╭─ Data in this exercise

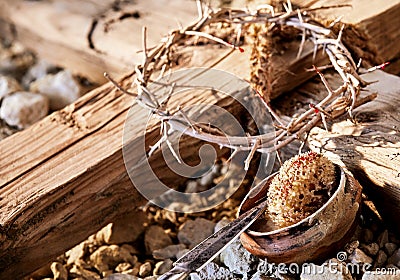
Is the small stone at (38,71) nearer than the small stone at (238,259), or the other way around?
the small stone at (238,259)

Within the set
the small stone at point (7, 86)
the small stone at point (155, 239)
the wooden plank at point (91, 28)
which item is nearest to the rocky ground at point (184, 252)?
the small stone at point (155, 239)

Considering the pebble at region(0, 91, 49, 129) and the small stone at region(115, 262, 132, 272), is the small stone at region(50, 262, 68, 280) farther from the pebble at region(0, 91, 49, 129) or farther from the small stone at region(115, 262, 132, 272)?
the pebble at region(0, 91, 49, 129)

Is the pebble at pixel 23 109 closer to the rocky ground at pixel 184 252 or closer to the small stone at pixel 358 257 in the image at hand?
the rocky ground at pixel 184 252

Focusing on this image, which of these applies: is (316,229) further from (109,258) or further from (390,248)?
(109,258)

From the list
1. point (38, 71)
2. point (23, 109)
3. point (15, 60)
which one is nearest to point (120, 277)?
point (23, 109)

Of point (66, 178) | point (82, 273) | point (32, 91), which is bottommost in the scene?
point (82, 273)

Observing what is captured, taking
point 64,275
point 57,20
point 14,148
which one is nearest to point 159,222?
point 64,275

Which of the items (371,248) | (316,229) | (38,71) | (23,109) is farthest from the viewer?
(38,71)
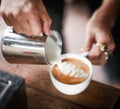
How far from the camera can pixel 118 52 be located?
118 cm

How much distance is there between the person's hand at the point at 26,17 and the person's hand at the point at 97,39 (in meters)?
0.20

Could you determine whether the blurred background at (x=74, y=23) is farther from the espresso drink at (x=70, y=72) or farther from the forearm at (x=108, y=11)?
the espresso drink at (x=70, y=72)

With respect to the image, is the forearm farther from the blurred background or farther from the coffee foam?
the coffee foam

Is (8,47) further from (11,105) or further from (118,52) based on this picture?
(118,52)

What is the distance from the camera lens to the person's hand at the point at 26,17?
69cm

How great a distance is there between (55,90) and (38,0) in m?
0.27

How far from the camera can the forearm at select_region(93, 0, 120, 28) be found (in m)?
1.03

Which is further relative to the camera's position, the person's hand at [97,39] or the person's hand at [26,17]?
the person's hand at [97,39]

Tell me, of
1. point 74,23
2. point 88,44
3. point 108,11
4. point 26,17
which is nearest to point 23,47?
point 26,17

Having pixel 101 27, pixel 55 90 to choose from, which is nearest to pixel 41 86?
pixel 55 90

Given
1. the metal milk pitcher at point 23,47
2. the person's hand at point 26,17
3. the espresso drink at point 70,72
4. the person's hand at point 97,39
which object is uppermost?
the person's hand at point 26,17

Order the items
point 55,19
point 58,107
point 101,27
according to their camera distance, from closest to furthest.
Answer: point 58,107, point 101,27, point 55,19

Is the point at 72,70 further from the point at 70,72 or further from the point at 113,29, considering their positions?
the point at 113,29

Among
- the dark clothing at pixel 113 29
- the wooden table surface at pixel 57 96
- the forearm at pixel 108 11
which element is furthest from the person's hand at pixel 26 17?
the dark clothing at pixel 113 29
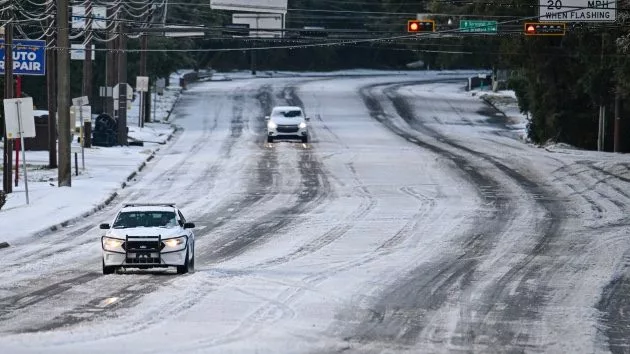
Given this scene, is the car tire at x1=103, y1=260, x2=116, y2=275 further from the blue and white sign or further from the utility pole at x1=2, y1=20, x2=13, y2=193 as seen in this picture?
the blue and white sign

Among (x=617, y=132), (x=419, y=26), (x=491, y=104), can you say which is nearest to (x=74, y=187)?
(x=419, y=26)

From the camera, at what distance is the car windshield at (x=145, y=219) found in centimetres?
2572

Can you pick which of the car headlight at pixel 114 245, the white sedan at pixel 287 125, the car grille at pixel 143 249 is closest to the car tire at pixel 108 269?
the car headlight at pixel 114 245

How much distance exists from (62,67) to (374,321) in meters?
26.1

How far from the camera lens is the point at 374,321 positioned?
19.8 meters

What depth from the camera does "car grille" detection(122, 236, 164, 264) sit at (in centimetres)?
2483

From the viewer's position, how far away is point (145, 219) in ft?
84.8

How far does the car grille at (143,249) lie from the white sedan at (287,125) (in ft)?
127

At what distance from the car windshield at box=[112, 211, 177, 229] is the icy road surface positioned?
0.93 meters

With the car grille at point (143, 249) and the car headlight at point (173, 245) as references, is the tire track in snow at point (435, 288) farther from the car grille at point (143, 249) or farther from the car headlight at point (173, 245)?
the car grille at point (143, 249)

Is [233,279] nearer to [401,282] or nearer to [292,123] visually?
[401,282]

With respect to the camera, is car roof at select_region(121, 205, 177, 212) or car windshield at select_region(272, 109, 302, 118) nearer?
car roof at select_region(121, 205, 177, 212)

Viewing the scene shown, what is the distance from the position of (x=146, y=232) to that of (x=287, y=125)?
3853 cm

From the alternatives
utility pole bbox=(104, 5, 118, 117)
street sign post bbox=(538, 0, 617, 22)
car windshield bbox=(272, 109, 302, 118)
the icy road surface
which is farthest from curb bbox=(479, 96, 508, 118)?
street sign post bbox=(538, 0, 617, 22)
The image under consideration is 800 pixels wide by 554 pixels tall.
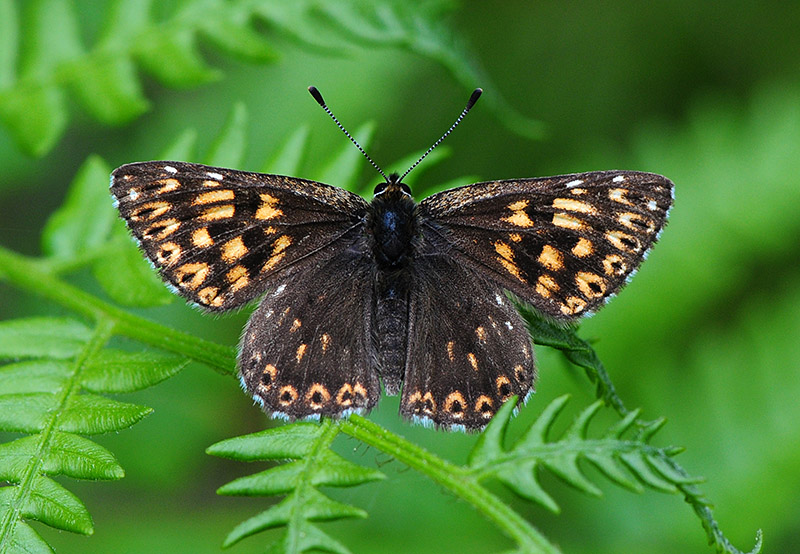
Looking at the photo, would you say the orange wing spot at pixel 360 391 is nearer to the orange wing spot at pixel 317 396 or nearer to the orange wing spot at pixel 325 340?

╰─

### Task directions
Revise all of the lines above, replacing every "wooden plank" with "wooden board" and changing nothing else. Omit the pictures from your answer.

### Finished answer
Is the small stone at (38,71) nearer than the small stone at (238,259), or the other way around?
the small stone at (238,259)

Within the set
the small stone at point (7, 86)
the small stone at point (155, 239)
the wooden board at point (91, 28)
which item is nearest to the rocky ground at point (184, 252)?
the small stone at point (155, 239)

Considering the pebble at region(0, 91, 49, 129) and the small stone at region(115, 262, 132, 272), is the small stone at region(50, 262, 68, 280) farther from the pebble at region(0, 91, 49, 129) or farther from the small stone at region(115, 262, 132, 272)?
the pebble at region(0, 91, 49, 129)

Is the pebble at pixel 23 109 closer to the rocky ground at pixel 184 252 or closer to the small stone at pixel 358 257 in the image at hand?
the rocky ground at pixel 184 252

Focusing on this image, which of these applies: is (316,229) further from (109,258) or further from (390,248)?
(109,258)

From the list
1. point (38, 71)
2. point (23, 109)
3. point (15, 60)
which one is nearest to point (120, 277)?
point (23, 109)

Of point (66, 178) | point (82, 273) | point (32, 91), which is bottommost in the scene?
point (82, 273)

Observing what is captured, taking
point 64,275
point 57,20
point 14,148
which one is nearest to point 159,222?
point 64,275

Which of the items (371,248) | (316,229) | (38,71) | (23,109) is farthest from the viewer?
(38,71)
How far from the camera can pixel 118 52 be located?
118 cm

How much distance is there between the person's hand at the point at 26,17 and the person's hand at the point at 97,39 (in meters)?
0.20

Could you determine whether the blurred background at (x=74, y=23) is farther from the espresso drink at (x=70, y=72) or farther from the forearm at (x=108, y=11)?
the espresso drink at (x=70, y=72)

With respect to the image, is the forearm farther from the blurred background or farther from the coffee foam?
the coffee foam

Is (8,47) further from (11,105) or further from (118,52) based on this picture?
(118,52)

What is the distance from the camera lens to the person's hand at the point at 26,17?
69cm

How great a distance is there between (55,90) and (38,0) in m?
0.27

How far from the camera can the forearm at select_region(93, 0, 120, 28) be found (in m)?
1.03

Which is further relative to the camera's position, the person's hand at [97,39] or the person's hand at [26,17]?
the person's hand at [97,39]

Tell me, of
1. point 74,23
2. point 88,44
3. point 108,11
4. point 26,17
which is nearest to point 23,47?
point 26,17

Having pixel 101 27, pixel 55 90 to choose from, which is nearest to pixel 41 86?
pixel 55 90

Given
1. the metal milk pitcher at point 23,47
2. the person's hand at point 26,17
3. the espresso drink at point 70,72
4. the person's hand at point 97,39
which object is uppermost?
the person's hand at point 26,17

Order the items
point 55,19
point 58,107
point 101,27
according to their camera distance, from closest to furthest.
Answer: point 58,107, point 101,27, point 55,19

Is the point at 72,70 further from the point at 70,72 or further from the point at 113,29, considering their positions?
the point at 113,29

Among
- the dark clothing at pixel 113 29
- the wooden table surface at pixel 57 96
- the forearm at pixel 108 11
which element is furthest from the person's hand at pixel 26 17?
the dark clothing at pixel 113 29
Given this scene, is the car tire at x1=103, y1=260, x2=116, y2=275 further from the blue and white sign or further from the utility pole at x1=2, y1=20, x2=13, y2=193 as seen in this picture?
the blue and white sign

Among (x=617, y=132), (x=419, y=26), (x=491, y=104), can you say which is nearest to (x=74, y=187)?
(x=419, y=26)

From the camera, at what distance is the car windshield at (x=145, y=219) found in centimetres?
2572

Can you pick which of the car headlight at pixel 114 245, the white sedan at pixel 287 125, the car grille at pixel 143 249 is closest to the car tire at pixel 108 269?
the car headlight at pixel 114 245

How much distance exists from (62,67) to (374,321) in meters?
26.1

How far from the camera lens is the point at 374,321 positioned?
19.8 meters

What depth from the camera does "car grille" detection(122, 236, 164, 264) sit at (in centimetres)?
2483

From the viewer's position, how far away is point (145, 219) in ft?
84.8

How far does the car grille at (143,249) lie from the white sedan at (287,125) (in ft)?
127

At what distance from the car windshield at box=[112, 211, 177, 229] is the icy road surface positioned?
0.93 meters

With the car grille at point (143, 249) and the car headlight at point (173, 245) as references, is the tire track in snow at point (435, 288) farther from the car grille at point (143, 249) or farther from the car headlight at point (173, 245)?
the car grille at point (143, 249)

Is [233,279] nearer to [401,282] or nearer to [292,123] visually?
[401,282]

With respect to the camera, is car roof at select_region(121, 205, 177, 212) or car windshield at select_region(272, 109, 302, 118) nearer?
car roof at select_region(121, 205, 177, 212)

Viewing the scene shown, what is the distance from the position of (x=146, y=232) to that of (x=287, y=125)?
3853 cm

From the alternatives
utility pole bbox=(104, 5, 118, 117)
street sign post bbox=(538, 0, 617, 22)
car windshield bbox=(272, 109, 302, 118)
the icy road surface
which is farthest from curb bbox=(479, 96, 508, 118)?
street sign post bbox=(538, 0, 617, 22)
The image under consideration is 800 pixels wide by 554 pixels tall.
Looking at the photo, would you say the orange wing spot at pixel 360 391 is nearer to the orange wing spot at pixel 317 396 or nearer to the orange wing spot at pixel 325 340?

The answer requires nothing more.